Il ragazzo iniziò a ridere piano.
«Sì, è colpa mia. E' tutta colpa mia. Lei è morta per mano mia. Dichiarate guerra a mio padre, al mio popolo, uccidetevi e scannatevi come cani in un'arena. Sì, voi che non avevate colto il vero stato d'animo di una creatura che nascondeva la sua sofferenza dietro un dolce sorriso. Era bella, vero? Ma nessuno se la meritava, me compreso. Ma forse ora è il caso di raggiungerla, potrebbe sentirsi sola.»

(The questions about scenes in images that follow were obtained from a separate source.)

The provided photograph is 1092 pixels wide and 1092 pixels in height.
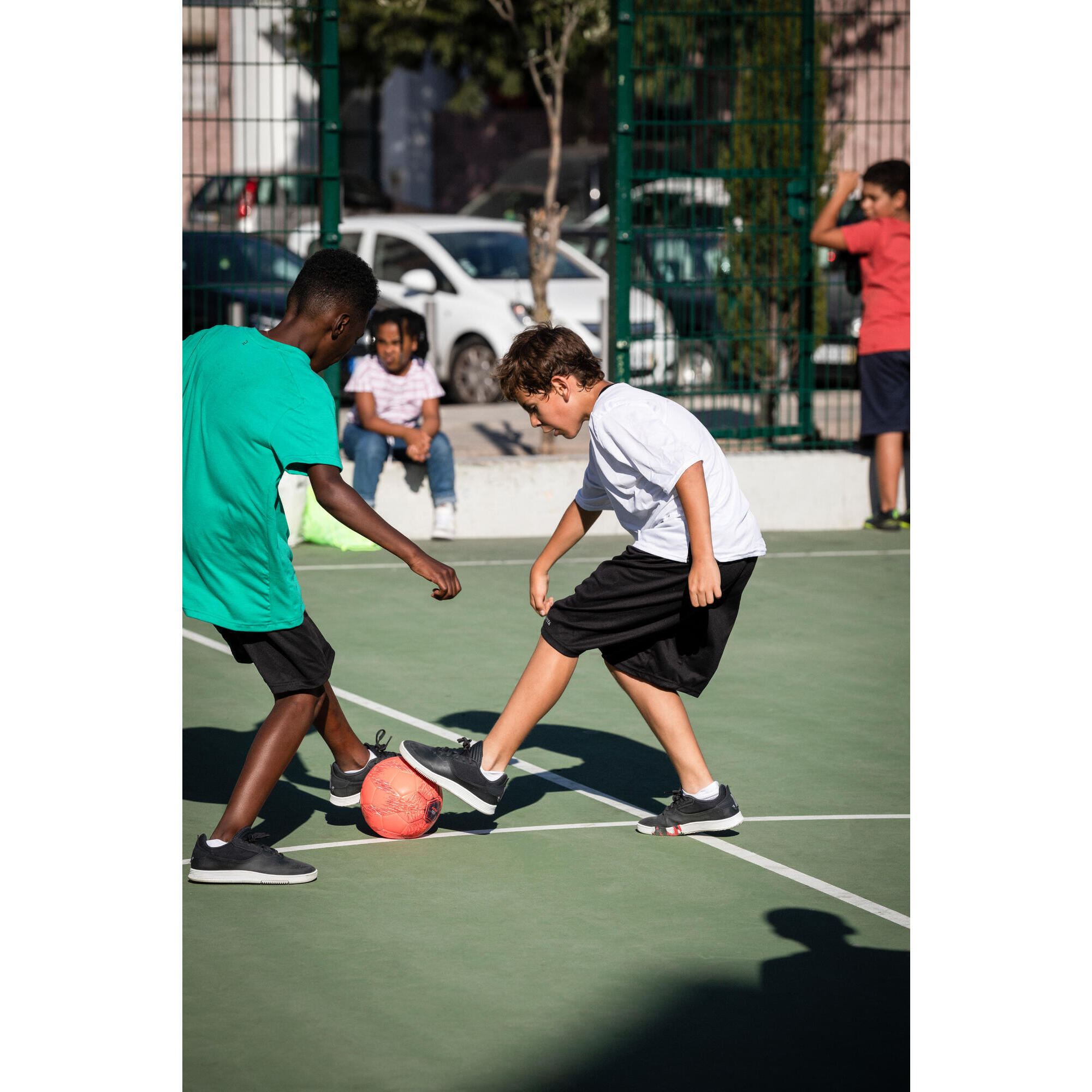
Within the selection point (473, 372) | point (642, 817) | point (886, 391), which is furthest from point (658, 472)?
point (473, 372)

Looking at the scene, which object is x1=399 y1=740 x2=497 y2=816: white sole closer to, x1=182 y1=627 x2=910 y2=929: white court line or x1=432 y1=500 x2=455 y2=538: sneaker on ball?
x1=182 y1=627 x2=910 y2=929: white court line

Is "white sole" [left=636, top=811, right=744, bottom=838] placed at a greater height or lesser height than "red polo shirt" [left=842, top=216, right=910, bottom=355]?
lesser

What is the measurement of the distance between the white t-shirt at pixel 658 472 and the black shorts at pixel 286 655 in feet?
3.29

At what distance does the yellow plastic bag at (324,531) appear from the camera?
430 inches

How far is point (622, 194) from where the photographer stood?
1165cm

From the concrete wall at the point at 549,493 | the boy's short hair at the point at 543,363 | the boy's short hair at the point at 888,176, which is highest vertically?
the boy's short hair at the point at 888,176

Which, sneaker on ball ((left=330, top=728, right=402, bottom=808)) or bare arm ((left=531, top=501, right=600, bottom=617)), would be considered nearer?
bare arm ((left=531, top=501, right=600, bottom=617))

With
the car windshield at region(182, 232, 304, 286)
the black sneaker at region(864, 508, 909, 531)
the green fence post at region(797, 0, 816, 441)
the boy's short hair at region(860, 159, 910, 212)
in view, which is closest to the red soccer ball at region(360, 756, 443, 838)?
the car windshield at region(182, 232, 304, 286)

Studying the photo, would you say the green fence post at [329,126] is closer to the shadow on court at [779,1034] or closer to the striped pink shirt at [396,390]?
the striped pink shirt at [396,390]

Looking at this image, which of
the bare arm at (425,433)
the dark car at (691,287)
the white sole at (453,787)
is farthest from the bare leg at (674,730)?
the dark car at (691,287)

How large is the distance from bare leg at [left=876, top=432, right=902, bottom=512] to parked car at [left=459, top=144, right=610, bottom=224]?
42.3 ft

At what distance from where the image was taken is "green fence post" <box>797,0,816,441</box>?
1209 centimetres

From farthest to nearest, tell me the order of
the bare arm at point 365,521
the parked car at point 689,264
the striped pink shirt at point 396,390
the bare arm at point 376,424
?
the parked car at point 689,264, the striped pink shirt at point 396,390, the bare arm at point 376,424, the bare arm at point 365,521
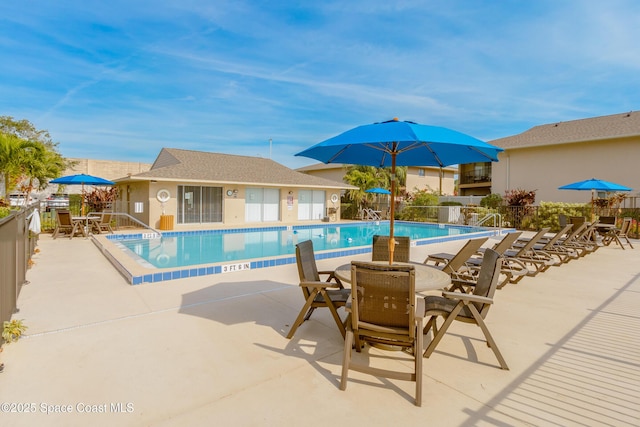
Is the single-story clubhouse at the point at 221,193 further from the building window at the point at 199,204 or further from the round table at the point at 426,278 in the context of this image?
the round table at the point at 426,278

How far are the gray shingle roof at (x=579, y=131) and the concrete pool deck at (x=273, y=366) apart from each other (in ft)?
61.8

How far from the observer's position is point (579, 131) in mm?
21344

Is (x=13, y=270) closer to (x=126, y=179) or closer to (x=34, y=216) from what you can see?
(x=34, y=216)

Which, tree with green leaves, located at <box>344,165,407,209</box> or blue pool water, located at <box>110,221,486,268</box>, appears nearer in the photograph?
blue pool water, located at <box>110,221,486,268</box>

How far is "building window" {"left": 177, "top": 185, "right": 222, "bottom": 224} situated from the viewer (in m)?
18.1

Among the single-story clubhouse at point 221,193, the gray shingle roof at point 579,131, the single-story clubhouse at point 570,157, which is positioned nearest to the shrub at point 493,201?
the single-story clubhouse at point 570,157

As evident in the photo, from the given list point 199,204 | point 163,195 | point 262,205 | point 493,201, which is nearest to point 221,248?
point 163,195

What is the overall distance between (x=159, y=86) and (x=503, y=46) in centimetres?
1999

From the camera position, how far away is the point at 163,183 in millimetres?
17203

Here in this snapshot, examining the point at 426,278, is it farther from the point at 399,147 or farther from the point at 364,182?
the point at 364,182

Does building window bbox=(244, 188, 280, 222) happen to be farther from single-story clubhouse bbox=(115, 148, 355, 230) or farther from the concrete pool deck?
the concrete pool deck

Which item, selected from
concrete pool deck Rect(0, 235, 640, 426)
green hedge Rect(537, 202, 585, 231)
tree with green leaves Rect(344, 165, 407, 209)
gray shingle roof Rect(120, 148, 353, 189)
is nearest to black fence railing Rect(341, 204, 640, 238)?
green hedge Rect(537, 202, 585, 231)

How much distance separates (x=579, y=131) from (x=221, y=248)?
2291 cm

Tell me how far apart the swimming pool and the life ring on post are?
8.99 ft
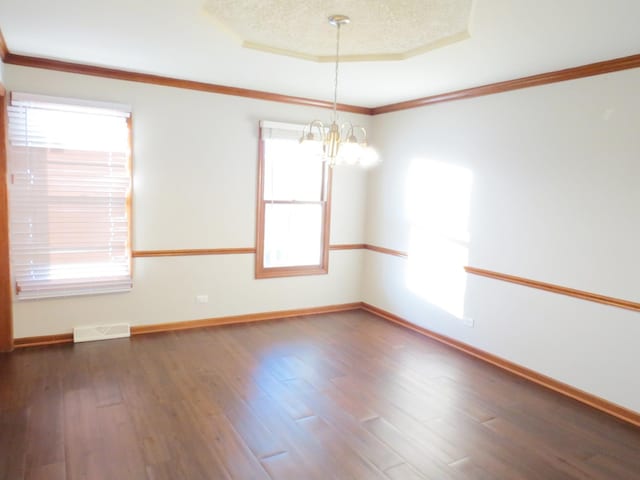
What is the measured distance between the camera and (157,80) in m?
4.21

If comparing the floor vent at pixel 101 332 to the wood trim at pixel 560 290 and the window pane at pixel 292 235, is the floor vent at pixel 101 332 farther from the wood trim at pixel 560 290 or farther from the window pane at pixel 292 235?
the wood trim at pixel 560 290

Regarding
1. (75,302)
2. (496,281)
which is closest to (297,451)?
(496,281)

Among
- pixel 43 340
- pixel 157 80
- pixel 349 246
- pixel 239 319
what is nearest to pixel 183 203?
pixel 157 80

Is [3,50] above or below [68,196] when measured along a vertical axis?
above

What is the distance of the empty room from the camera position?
2639 mm

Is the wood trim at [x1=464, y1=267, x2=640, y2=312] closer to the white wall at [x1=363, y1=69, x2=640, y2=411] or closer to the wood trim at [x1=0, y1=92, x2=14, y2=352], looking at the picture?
the white wall at [x1=363, y1=69, x2=640, y2=411]

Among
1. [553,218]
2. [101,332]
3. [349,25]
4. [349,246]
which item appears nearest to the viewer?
[349,25]

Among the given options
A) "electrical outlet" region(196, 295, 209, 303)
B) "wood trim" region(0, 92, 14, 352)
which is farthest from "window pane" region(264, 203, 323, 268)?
"wood trim" region(0, 92, 14, 352)

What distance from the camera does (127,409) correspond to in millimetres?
2992

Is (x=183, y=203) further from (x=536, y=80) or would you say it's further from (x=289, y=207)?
(x=536, y=80)

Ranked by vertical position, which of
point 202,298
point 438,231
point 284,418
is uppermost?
point 438,231

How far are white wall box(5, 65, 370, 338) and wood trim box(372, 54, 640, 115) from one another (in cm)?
122

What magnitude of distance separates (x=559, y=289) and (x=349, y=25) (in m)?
2.50

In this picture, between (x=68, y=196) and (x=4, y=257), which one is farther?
(x=68, y=196)
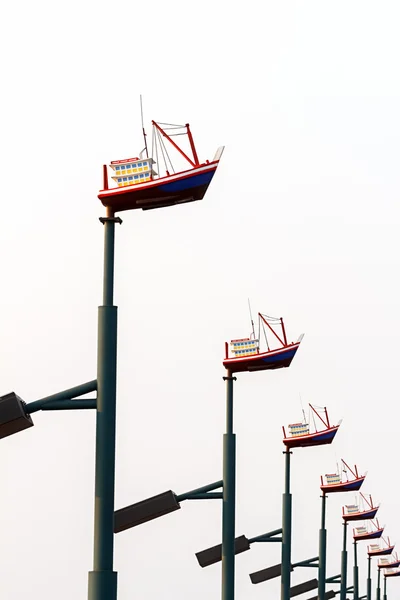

Non diede il tempo a nessuno di fiatare, alzò la spada e se la conficcò vicino al cuore, muovendo l'elsa in modo che creasse un cerchio intorno all'organo.
Provava un dolore indicibile, enorme, sentiva ogni fibra del suo corpo tesa, sbocchi di sangue gli uscivano dalla bocca, ma ancora non era abbastanza.
Non era niente di paragonabile al dolore che aveva oppresso per anni l'animo di lei.
Estrasse la lama impregnata di sangue scuro dalla carne e si accasciò al suolo. Con un ultimo e immane sforzo scavò con la mano nel cerchio di carne che aveva creato e ne estrasse il proprio cuore, nero come la pece, impregnato di odio e di anni di restrizioni e sofferenze, di Magia arcana e distruttiva.


Morì anche lui col sorriso triste dipinto sul volto, accanto alla sua amata, stringendole la mano.


“Il mio cuore appartiene a te...”


...per loro non avrebbe mai potuto esserci un lieto fine.



............................................
Angolo essenzialmente dell'autrice:


Bene, forse si capisce dalla storia che sono disperata felice :D
Mi girava in testa da un po' di tempo quest'idea, dove l'oscurità non incarna in sé il "male" ma lo è perché imposto da altri. La storia d'amore senza lieto fine è venuta dopo.